Dr. Olmstead is inspired by those patients who really need that extra care of attention.

In Parkhill, a big focus of his is on getting more patients into the clinic and prioritizing those in the greatest need of care. Being a new-in-practice physician with the opportunity to take on new patients, ensure high-needs patients are getting adequate care is an on-going challenge.

“Despite practicing outside the city, I still do the work in London with PRISMA because it is tailored to those who are also really vulnerable, and in need of regular primary care physicians,” said Dr. Olmstead.

Being fairly new at practice, Dr. Olmstead recognizes it’s a challenge to do the things you want to do, and everyone knows needs to be done, in different areas of medicine. There are always competing demands from a patient care prospective, a teaching prospective, and a research prospective. However, he is finding balance and the time to teach.

“Teaching has always been something I’ve been involved and interested in doing as part of my practice,” said Dr. Olmstead.

His involvement in mentoring students and clinical teaching ultimately led Dr. Olmstead to the plus one program in academic family medicine, which focuses on both teaching and research in family medicine.

“Teaching is a big part of the program, and a key driver,” said Dr. Olmstead.

He began supervising learners during his plus one year at Byron Family Medical Centre, but then halfway through his training the pandemic hit, and everything changed.

“We had to pivot and learn to teach with different modalities,” said Dr. Olmstead.

Since starting his own practice, Dr. Olmstead has been involved with teaching medical students in various capacities, and he appreciates the challenges that come with that.

“Didactic teaching, such as the teaching I do through the year 1 foundations course, is a different challenge to clinical teaching with medical students or residents,” said Dr. Olmstead. “It requires so much more prep work to do effectively and reliably.”

Dr. Olmstead sees his clinic in Parkhill as an excellent training spot for learners. It’s a spacious clinic and the work environment includes a well-rounded group of support staff. And while it offers a true rural experience, it is commutable from London.

“In our area, we’re eager for learners,” said Dr. Olmstead. “I would love to get more learners and/or researchers out and involved in Parkhill to experience the unique challenges we have, and to work through those challenges.”

A big part of those challenges is access to primary care.

“If I don’t take on a patient without a family doctor, they probably won’t have a doctor,” said Dr. Olmstead. “In many cases, it’s me or no one.”

Dr. Olmstead and his colleagues are committed to trying to make sure access is as good as possible. The clinic has recently taken on a Nurse Practitioner who is taking on more patients in the area. He recognizes there is a limitation on the number of providers available, and the goal is to use them efficiently. “Being able to bring learners through both PRISMA and the hospital in Strathroy when on rotation with me helps exemplify the importance of primary care access. At PRISMA in particular, we see patients who otherwise would have no regular primary care, and who often have had no primary care for quite some time. In Strathroy, it is quite clear the challenges faced when our patients do not have an accessible primary care provider. The options for safe management are significantly broader when we have a community family physician or nurse practitioner to rely upon at discharge.”

“Our community is inclusive and supportive of each other,” said Dr. Olmstead. “I know primary care providers nearby who are also working hard to cover the demand in the area while stretched thin themselves. It has been a constant challenge.”

Although he is an early practice clinician, Dr. Olmstead says there’s nothing quite like the experience of having a student come through expressing an interest in family medicine, and then having them match to a program and succeed in their career path.

“I’m quite proud of the learners that have come through and what they do after, in residency and beyond.”

Dr. Olmstead enjoys spending what free time he gets with his young family, including his two daughters, 2.5 and 5, gardening, reading and playing soccer.

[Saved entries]
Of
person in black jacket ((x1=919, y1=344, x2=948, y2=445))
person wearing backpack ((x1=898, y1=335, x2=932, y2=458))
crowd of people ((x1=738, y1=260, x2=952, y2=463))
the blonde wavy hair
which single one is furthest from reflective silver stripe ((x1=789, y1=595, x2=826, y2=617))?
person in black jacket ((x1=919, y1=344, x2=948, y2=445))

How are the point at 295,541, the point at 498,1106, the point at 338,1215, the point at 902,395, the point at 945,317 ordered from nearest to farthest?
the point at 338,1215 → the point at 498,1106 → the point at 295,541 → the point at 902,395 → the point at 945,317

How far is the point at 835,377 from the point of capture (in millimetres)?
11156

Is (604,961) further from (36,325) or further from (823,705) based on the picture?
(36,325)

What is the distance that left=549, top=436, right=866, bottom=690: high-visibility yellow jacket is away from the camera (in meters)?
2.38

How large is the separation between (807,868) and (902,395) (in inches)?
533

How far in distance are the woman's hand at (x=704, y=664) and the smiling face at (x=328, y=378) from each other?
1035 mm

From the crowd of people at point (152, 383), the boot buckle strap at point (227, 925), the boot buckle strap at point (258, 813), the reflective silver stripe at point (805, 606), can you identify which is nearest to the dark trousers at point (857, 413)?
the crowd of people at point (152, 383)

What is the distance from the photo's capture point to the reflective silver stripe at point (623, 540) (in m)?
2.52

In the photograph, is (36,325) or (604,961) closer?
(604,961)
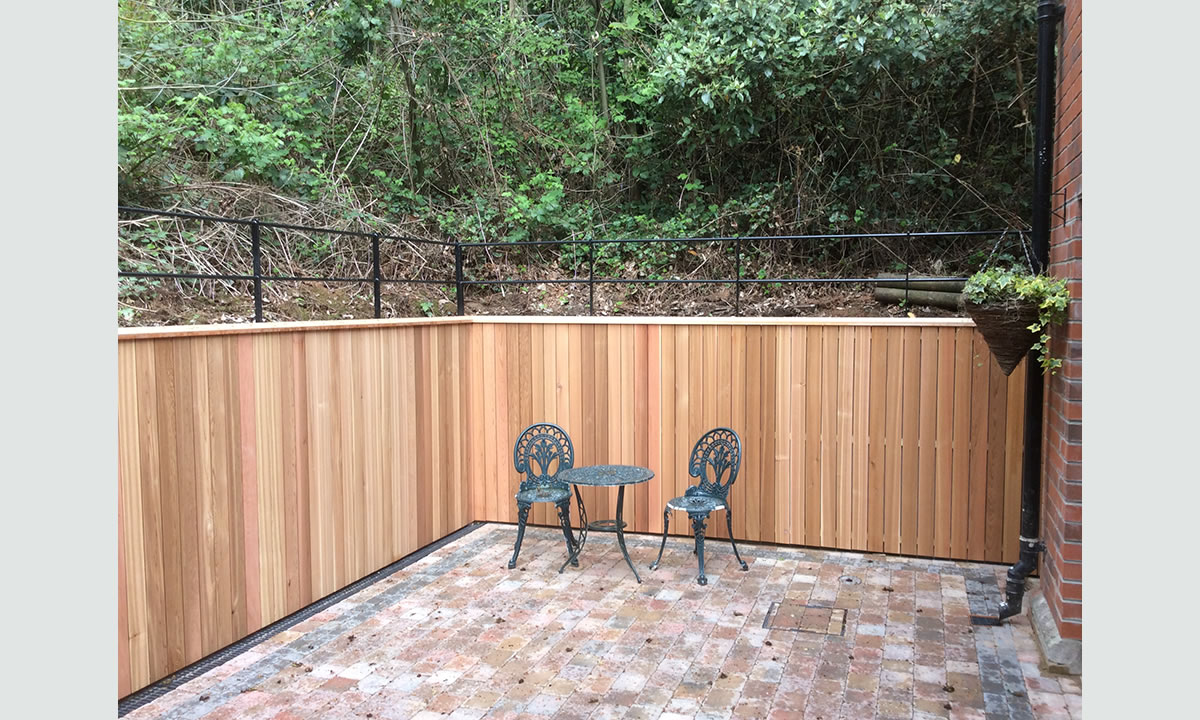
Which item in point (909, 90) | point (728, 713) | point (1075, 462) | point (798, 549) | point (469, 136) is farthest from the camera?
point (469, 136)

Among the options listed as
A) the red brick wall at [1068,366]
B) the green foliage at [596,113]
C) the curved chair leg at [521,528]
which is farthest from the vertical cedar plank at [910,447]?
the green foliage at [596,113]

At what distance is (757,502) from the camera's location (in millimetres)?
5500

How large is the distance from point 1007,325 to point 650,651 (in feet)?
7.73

--

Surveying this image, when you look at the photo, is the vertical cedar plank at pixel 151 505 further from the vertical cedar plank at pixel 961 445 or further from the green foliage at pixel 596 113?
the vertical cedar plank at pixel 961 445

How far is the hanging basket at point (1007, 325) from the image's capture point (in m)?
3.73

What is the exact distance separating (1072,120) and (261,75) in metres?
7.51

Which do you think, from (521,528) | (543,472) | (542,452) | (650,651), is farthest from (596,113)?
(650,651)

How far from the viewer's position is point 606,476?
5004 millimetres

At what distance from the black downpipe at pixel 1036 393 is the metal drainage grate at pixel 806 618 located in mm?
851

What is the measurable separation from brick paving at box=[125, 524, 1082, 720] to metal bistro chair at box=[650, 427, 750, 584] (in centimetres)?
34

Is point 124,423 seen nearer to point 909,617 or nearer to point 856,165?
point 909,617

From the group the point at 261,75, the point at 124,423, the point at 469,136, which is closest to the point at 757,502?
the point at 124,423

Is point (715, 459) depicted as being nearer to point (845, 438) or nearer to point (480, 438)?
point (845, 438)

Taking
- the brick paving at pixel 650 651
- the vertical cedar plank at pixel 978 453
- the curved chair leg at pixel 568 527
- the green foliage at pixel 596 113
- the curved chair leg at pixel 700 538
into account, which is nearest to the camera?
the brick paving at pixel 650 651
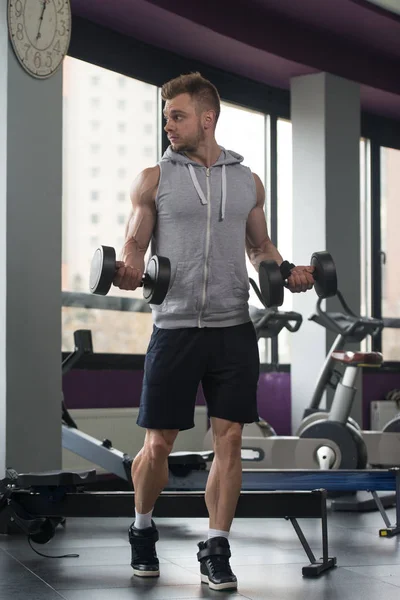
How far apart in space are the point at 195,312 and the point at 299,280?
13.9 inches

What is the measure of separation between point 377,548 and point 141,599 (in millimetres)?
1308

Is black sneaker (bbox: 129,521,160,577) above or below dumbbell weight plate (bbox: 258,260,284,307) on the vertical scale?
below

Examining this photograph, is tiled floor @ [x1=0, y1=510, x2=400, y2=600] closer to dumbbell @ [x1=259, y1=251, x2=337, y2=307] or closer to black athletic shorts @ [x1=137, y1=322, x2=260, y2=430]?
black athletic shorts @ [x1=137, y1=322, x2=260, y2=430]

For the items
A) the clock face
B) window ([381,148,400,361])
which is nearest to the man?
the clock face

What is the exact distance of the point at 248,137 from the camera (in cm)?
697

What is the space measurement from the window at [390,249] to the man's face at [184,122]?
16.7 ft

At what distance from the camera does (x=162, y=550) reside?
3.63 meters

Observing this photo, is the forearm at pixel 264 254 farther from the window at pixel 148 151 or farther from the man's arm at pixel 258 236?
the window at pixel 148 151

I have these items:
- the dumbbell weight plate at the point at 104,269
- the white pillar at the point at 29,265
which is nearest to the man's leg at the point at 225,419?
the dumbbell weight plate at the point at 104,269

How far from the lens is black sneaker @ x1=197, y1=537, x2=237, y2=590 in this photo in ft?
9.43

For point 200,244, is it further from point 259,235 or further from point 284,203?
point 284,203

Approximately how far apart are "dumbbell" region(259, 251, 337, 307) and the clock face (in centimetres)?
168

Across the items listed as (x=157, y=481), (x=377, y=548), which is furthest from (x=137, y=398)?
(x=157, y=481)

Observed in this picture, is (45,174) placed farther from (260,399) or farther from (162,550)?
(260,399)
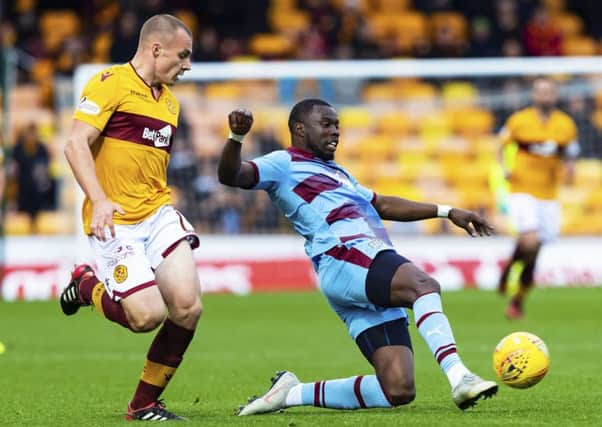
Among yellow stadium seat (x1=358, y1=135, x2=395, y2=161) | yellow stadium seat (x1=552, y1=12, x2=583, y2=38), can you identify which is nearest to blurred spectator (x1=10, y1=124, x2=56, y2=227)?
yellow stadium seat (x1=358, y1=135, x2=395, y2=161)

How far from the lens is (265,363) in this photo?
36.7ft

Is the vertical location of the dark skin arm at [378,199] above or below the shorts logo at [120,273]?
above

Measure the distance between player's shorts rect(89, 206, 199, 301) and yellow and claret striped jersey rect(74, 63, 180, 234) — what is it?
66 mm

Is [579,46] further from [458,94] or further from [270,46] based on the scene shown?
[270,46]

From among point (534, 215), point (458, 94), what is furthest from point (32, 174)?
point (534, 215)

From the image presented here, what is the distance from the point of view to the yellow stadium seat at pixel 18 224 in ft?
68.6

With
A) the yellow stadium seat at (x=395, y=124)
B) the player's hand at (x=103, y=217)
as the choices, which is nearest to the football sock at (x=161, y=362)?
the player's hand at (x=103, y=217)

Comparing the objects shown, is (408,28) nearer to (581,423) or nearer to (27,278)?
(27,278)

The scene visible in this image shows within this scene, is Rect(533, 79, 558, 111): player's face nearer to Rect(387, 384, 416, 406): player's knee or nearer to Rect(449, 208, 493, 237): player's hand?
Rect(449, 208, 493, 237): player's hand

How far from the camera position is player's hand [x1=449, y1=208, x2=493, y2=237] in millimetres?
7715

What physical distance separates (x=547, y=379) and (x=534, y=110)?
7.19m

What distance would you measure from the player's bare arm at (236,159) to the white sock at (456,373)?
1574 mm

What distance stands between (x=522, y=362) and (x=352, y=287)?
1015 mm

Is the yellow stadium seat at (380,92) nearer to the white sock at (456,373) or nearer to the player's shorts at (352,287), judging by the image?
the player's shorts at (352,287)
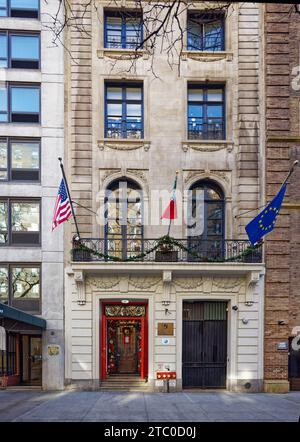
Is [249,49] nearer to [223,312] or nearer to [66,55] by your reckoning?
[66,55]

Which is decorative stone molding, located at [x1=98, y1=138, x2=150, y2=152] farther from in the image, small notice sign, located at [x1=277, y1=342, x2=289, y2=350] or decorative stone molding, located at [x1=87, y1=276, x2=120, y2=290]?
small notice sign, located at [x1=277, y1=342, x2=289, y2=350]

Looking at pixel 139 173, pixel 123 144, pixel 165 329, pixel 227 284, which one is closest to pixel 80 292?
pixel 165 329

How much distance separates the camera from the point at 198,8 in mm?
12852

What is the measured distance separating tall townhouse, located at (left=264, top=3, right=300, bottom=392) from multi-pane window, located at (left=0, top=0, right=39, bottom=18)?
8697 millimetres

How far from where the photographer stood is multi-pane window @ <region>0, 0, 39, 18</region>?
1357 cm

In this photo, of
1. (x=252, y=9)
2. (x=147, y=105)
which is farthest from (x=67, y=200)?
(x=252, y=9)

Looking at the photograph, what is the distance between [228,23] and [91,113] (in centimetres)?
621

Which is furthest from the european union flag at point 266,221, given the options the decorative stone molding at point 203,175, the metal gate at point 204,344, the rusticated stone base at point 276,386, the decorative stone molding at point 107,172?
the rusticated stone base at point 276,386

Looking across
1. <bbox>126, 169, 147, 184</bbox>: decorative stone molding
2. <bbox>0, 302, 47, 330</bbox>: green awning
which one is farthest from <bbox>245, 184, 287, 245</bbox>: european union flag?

__ABOUT THIS EXERCISE__. Summarize the profile of Dr. Olmstead in two sentences. The data has no connection to the profile.

__WORKED SOLUTION__. Dr. Olmstead, a physician new to practice in Parkhill, focuses on getting more patients into his clinic and prioritizing those in greatest need, and he also works in London with PRISMA, which serves vulnerable patients. Teaching has always been part of his practice, he sees his Parkhill clinic as an excellent training spot for learners, and he identifies access to primary care as a major challenge in his area.